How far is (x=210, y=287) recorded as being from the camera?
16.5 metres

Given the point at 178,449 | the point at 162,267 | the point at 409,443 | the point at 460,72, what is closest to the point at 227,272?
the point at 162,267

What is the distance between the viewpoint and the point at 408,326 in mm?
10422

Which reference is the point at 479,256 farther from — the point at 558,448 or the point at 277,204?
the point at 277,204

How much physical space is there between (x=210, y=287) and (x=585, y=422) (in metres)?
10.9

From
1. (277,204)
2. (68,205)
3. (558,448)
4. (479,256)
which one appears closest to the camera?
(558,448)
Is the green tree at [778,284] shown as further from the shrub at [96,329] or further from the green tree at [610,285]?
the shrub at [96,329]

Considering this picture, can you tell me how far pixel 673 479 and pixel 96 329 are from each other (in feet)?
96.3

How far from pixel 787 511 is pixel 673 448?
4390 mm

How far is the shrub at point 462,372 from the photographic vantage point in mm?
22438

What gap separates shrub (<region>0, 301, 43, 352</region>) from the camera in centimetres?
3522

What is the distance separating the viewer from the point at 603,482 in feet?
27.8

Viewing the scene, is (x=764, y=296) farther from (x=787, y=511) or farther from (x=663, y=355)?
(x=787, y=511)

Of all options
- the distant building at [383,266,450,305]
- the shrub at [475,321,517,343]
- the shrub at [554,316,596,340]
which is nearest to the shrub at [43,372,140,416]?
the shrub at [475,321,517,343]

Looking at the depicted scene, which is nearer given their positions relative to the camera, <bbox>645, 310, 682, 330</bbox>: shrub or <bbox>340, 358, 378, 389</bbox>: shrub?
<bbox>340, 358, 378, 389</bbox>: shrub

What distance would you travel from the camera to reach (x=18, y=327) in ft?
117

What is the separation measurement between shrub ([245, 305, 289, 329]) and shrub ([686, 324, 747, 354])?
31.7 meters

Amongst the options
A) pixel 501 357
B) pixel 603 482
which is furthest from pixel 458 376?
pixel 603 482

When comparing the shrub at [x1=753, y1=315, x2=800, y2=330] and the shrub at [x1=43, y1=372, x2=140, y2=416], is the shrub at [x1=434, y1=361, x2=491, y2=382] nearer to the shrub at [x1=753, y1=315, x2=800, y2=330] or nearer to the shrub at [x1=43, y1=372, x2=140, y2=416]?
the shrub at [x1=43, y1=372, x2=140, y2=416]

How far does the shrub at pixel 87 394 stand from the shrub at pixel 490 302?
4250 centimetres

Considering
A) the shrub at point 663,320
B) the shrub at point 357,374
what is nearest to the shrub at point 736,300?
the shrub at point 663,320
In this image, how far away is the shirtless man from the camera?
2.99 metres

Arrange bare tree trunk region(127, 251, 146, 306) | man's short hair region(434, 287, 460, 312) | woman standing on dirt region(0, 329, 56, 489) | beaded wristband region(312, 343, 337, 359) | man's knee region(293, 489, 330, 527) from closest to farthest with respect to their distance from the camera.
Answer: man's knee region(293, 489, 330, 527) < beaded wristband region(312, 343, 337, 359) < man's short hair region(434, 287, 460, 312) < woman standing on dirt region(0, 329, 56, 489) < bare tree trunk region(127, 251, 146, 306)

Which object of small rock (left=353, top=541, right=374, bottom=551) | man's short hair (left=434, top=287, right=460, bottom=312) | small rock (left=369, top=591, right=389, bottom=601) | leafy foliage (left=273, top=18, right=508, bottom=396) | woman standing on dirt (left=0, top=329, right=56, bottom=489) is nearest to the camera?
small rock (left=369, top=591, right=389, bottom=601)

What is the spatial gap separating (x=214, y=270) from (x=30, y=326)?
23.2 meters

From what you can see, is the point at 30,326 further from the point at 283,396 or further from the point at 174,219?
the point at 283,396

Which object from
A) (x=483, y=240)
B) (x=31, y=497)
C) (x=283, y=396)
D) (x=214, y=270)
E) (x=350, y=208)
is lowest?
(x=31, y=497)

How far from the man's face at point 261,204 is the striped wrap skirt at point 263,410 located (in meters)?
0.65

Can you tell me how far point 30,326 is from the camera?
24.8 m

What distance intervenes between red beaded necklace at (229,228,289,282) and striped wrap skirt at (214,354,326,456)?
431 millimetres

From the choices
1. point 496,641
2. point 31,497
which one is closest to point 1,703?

**Problem**
Copy out all of the items above word for word, keeping every line in its original order.

**Response**
How far is (x=210, y=287) recorded as being from the camera?
16.5 metres

Given the point at 178,449 | the point at 162,267 | the point at 409,443 | the point at 460,72, what is closest to the point at 227,272?
the point at 162,267

What is the distance between the viewpoint and the point at 408,326 in mm?
10422

Which reference is the point at 479,256 farther from — the point at 558,448 or the point at 277,204?
the point at 277,204

How much physical space is there between (x=210, y=287) and (x=585, y=422) (in metres)?
10.9

From
1. (277,204)
2. (68,205)
3. (558,448)
4. (479,256)
which one appears closest to the camera?
(558,448)
Is the green tree at [778,284] shown as further from the shrub at [96,329] or further from the green tree at [610,285]?
the shrub at [96,329]

Considering this picture, can you tell me how far pixel 673 479 and pixel 96 329 are from each other (in feet)?
96.3

How far from pixel 787 511 is pixel 673 448?
4390 mm

How far is the shrub at point 462,372 from the photographic vantage point in mm?
22438

What gap separates shrub (<region>0, 301, 43, 352</region>) from the camera in centimetres?
3522

What is the distance separating the viewer from the point at 603,482 in feet?
27.8

Viewing the scene, is (x=764, y=296) farther from (x=787, y=511) or farther from (x=663, y=355)?
(x=787, y=511)

Of all options
- the distant building at [383,266,450,305]
- the shrub at [475,321,517,343]
- the shrub at [554,316,596,340]
which is nearest to the shrub at [43,372,140,416]?
the shrub at [475,321,517,343]

Looking at the depicted scene, which is nearer given their positions relative to the camera, <bbox>645, 310, 682, 330</bbox>: shrub or <bbox>340, 358, 378, 389</bbox>: shrub?
<bbox>340, 358, 378, 389</bbox>: shrub

What distance would you travel from the camera to reach (x=18, y=327) in ft?
117

What is the separation measurement between shrub ([245, 305, 289, 329]) and shrub ([686, 324, 747, 354])?
31.7 meters

Amongst the options
A) pixel 501 357
B) pixel 603 482
which is furthest from pixel 458 376?
pixel 603 482

When comparing the shrub at [x1=753, y1=315, x2=800, y2=330] and the shrub at [x1=43, y1=372, x2=140, y2=416], is the shrub at [x1=434, y1=361, x2=491, y2=382] nearer to the shrub at [x1=753, y1=315, x2=800, y2=330] or nearer to the shrub at [x1=43, y1=372, x2=140, y2=416]?
the shrub at [x1=43, y1=372, x2=140, y2=416]

How far does the shrub at pixel 87 394 stand from the shrub at pixel 490 302?
4250 centimetres

Considering
A) the shrub at point 663,320
B) the shrub at point 357,374
what is nearest to the shrub at point 736,300?
the shrub at point 663,320
In this image, how far away is the shirtless man from the camera?
2.99 metres

Arrange bare tree trunk region(127, 251, 146, 306) | man's short hair region(434, 287, 460, 312) | woman standing on dirt region(0, 329, 56, 489) | beaded wristband region(312, 343, 337, 359) | man's knee region(293, 489, 330, 527) from closest to farthest with respect to their distance from the camera.
Answer: man's knee region(293, 489, 330, 527) < beaded wristband region(312, 343, 337, 359) < man's short hair region(434, 287, 460, 312) < woman standing on dirt region(0, 329, 56, 489) < bare tree trunk region(127, 251, 146, 306)

Which object of small rock (left=353, top=541, right=374, bottom=551) | man's short hair (left=434, top=287, right=460, bottom=312) | small rock (left=369, top=591, right=389, bottom=601) | leafy foliage (left=273, top=18, right=508, bottom=396) | woman standing on dirt (left=0, top=329, right=56, bottom=489) is nearest to the camera?
small rock (left=369, top=591, right=389, bottom=601)

What is the spatial gap separating (x=214, y=270) from (x=30, y=326)?
23.2 meters

From what you can see, is the point at 30,326 further from the point at 283,396 or further from the point at 174,219?
the point at 283,396

Which object from
A) (x=483, y=240)
B) (x=31, y=497)
C) (x=283, y=396)
D) (x=214, y=270)
E) (x=350, y=208)
is lowest?
(x=31, y=497)

How far from the man's face at point 261,204 is the striped wrap skirt at point 263,410 located (in meters)?
0.65

Can you tell me how far point 30,326 is from the camera?
24.8 m

What distance intervenes between red beaded necklace at (229,228,289,282) and striped wrap skirt at (214,354,326,456)?
431 millimetres

From the choices
1. point 496,641
2. point 31,497
which one is closest to point 1,703?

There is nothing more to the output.